■ Data supplied ■
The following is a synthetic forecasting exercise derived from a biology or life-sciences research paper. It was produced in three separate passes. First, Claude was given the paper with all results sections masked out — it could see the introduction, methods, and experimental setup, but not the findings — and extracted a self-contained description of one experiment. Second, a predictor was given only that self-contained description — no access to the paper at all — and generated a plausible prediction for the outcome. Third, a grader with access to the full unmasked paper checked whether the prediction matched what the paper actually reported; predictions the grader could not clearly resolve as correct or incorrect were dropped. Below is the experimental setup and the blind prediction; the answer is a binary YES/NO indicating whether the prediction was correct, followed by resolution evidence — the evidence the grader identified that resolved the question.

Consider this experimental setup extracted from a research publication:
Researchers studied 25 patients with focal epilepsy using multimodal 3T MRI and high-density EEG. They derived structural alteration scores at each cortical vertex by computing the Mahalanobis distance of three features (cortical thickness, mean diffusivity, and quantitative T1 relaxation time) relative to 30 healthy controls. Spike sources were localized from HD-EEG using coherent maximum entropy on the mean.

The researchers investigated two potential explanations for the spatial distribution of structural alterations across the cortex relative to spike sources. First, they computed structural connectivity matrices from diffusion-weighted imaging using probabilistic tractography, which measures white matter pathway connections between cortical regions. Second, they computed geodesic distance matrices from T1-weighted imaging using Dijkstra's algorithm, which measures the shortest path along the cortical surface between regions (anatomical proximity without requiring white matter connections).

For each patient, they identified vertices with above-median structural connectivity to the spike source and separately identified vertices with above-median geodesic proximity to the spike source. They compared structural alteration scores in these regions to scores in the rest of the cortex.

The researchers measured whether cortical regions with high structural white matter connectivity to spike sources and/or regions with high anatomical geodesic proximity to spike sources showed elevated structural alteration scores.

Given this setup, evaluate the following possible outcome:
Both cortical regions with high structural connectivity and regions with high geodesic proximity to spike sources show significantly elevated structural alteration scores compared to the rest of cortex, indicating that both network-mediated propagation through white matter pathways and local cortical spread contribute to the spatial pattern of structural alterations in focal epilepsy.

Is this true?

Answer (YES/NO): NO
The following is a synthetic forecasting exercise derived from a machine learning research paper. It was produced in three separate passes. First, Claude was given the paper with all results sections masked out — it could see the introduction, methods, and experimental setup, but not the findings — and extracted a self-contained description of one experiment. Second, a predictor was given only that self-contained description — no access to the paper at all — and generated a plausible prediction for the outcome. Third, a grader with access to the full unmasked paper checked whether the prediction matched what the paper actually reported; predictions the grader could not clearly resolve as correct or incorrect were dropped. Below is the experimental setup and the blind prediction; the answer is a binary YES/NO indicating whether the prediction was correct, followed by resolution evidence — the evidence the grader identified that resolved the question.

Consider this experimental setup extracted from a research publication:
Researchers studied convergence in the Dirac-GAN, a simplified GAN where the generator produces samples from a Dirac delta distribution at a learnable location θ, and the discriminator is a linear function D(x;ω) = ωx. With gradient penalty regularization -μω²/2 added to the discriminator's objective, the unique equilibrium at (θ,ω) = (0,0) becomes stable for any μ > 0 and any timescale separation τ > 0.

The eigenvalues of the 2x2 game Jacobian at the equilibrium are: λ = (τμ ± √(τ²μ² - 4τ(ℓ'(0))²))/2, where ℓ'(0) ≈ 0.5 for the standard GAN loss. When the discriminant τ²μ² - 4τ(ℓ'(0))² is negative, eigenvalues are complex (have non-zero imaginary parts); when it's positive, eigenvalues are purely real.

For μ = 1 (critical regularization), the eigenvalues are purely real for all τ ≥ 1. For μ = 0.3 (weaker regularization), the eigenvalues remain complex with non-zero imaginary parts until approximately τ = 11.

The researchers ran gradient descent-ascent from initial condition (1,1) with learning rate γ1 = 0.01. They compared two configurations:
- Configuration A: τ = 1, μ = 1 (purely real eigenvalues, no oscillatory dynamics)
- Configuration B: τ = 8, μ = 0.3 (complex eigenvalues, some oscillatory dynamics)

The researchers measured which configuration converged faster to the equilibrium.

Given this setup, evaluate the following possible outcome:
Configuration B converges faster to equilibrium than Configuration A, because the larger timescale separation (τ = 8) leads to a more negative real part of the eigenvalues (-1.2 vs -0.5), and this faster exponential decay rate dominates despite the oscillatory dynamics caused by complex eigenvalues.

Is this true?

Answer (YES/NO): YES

■ What the exercise asks ■
Check each line in the entries above for the string "spatial", then give the number of matching lines alone.

■ Written solution ■
2